Neural Rankers and Rerankers

PyTerrier is designed with for ease of integration with neural ranking models, such as BERT. In short, neural re-rankers that can take the text of the query and the text of a document can be easily expressed using an pyterrier.apply - Custom Transformers transformer.

More complex rankers (for instance, that can be trained within PyTerrier, or that can take advantage of batching to speed up GPU operations) typically require more complex integrations. We have separate repositories with integrations of well-known neural re-ranking plaforms (CEDR, ColBERT).

Indexing, Retrieval and Scoring of Text using Terrier

If you are using a Terrier index for your first-stage ranking, you will want to record the text of the documents in the MetaIndex.
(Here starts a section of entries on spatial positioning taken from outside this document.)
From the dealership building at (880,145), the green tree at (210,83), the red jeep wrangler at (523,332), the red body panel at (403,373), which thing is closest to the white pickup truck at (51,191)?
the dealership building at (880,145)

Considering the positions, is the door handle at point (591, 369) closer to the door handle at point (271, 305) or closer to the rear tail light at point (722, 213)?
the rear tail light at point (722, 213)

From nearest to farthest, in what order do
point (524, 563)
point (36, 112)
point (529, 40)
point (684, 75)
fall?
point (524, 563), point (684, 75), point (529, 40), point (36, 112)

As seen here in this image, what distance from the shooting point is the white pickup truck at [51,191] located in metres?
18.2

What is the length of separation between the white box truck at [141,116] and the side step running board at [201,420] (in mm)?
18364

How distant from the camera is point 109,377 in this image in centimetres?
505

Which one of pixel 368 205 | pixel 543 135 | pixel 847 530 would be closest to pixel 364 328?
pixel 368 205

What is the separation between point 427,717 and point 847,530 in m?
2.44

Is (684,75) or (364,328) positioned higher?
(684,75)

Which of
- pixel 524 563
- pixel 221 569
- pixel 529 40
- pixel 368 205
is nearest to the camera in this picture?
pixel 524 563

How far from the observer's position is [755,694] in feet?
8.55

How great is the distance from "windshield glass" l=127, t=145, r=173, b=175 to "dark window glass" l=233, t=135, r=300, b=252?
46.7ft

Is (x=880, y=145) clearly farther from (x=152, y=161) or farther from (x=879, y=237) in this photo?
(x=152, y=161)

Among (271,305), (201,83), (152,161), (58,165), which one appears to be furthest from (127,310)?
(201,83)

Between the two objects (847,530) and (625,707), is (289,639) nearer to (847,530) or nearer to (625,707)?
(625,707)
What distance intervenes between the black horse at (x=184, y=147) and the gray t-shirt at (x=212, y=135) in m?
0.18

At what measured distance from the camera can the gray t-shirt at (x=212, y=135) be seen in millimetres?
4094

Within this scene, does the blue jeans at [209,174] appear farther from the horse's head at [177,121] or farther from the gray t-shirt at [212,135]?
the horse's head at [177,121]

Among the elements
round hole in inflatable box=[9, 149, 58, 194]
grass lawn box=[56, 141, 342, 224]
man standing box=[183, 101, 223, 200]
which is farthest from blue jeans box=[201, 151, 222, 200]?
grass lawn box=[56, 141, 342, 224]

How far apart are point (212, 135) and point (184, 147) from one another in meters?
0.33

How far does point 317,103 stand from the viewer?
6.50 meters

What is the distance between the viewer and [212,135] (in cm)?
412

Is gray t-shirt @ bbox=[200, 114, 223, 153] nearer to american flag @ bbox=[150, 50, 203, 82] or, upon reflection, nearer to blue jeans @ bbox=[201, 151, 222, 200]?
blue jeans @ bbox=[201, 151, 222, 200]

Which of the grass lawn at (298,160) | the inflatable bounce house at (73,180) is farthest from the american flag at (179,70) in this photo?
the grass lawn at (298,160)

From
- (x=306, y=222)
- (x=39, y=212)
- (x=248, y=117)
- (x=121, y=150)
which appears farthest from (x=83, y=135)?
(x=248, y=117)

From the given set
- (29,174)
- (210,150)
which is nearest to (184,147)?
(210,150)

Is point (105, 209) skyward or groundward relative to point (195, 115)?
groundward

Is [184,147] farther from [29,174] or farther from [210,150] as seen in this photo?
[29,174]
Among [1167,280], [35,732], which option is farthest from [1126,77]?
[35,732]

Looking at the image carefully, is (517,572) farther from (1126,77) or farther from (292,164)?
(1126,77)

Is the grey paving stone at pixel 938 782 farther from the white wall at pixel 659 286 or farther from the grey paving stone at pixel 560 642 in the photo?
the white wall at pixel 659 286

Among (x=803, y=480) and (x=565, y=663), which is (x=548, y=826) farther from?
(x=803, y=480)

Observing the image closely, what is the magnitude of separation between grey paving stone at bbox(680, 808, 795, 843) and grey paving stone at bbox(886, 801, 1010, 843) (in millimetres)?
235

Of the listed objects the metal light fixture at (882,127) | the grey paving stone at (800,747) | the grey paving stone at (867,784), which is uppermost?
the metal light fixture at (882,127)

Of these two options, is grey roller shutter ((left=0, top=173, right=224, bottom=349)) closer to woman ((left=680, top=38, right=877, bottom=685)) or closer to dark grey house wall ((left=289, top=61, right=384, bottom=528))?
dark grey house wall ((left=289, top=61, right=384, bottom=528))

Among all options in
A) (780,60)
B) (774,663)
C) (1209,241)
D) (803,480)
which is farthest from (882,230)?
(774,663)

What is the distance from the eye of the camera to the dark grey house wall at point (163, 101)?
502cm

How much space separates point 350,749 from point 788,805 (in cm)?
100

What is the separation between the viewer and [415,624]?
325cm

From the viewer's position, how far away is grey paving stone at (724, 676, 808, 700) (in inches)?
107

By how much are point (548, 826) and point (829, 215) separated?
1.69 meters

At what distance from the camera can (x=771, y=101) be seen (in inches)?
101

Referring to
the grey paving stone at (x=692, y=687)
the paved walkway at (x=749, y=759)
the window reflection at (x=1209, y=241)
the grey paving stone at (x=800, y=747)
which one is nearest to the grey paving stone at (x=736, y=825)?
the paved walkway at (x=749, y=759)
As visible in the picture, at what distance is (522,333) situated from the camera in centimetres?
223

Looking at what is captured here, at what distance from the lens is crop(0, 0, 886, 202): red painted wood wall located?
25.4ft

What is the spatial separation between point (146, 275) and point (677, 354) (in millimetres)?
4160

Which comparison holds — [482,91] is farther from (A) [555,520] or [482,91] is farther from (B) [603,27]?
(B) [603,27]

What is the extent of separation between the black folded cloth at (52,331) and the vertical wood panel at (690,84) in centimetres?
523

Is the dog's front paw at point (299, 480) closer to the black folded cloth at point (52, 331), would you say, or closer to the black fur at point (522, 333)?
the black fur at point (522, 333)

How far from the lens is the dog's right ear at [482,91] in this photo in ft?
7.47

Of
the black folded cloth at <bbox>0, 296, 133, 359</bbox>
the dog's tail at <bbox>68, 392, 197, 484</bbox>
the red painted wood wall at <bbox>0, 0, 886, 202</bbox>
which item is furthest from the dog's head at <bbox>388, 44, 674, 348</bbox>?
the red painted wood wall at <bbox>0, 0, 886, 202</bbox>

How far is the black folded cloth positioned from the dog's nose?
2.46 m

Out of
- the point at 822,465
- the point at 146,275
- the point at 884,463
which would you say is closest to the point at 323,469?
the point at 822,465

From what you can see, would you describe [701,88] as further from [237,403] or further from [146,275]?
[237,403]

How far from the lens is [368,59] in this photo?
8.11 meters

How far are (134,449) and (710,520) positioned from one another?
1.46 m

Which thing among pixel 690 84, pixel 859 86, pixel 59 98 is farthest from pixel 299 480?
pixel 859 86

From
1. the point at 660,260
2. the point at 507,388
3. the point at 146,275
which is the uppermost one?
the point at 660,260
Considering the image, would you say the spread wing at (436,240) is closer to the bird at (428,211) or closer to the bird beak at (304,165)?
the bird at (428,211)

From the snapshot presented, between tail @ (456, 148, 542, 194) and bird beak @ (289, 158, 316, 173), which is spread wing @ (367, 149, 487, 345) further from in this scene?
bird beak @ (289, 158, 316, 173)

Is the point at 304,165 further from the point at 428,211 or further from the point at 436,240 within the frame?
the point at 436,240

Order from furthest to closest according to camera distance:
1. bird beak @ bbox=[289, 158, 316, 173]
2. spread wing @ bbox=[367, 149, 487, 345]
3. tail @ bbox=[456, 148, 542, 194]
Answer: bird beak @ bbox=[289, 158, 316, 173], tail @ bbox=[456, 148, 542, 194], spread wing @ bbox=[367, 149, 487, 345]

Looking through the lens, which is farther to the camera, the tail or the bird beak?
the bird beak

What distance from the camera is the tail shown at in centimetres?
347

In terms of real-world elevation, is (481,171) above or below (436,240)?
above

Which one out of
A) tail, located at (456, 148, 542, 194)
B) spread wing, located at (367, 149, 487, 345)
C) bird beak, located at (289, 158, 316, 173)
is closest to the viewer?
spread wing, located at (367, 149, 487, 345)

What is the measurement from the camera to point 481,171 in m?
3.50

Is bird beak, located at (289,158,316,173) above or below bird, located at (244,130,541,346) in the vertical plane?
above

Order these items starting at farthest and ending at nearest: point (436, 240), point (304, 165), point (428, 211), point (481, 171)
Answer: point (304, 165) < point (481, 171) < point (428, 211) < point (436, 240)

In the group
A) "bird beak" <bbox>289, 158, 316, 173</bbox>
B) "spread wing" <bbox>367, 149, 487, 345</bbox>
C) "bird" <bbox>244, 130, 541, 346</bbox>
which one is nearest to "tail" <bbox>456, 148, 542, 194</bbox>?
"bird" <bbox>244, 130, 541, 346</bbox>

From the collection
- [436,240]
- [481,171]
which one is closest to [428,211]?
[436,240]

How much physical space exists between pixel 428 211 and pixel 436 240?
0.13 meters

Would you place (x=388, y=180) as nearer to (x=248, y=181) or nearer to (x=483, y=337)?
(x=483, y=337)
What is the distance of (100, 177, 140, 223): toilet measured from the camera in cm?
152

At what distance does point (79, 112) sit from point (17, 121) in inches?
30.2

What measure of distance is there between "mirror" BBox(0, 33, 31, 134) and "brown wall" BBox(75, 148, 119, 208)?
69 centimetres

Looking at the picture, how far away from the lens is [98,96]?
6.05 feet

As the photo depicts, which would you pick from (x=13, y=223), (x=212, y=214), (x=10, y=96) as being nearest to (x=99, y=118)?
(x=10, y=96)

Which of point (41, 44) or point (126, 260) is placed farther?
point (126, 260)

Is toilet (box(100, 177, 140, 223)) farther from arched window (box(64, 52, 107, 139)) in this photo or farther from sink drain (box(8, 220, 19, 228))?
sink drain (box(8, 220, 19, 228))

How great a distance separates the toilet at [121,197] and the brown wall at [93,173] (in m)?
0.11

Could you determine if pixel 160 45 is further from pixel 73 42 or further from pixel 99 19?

More of PyTerrier’s support for operating on text is documented in Working with Document Texts.

Available Neural Dense Retrieval and Re-ranking Integrations

The following gives an example ranking pipeline using ColBERT for re-ranking documents in PyTerrier. Long documents are broken up into passages using a sliding-window operation. The final score for each document is the maximum of any consitutent passages:

from pyterrier_bert.colbert import ColBERTPipeline

pipeline = DPH_br_body >> \
    pt.text.sliding() >> \
    ColBERTPipeline("/path/to/checkpoint") >> \
    pt.text.max_passage()

Outlook

We continue to work on improving the integration of neural rankers and re-rankers within PyTerrier.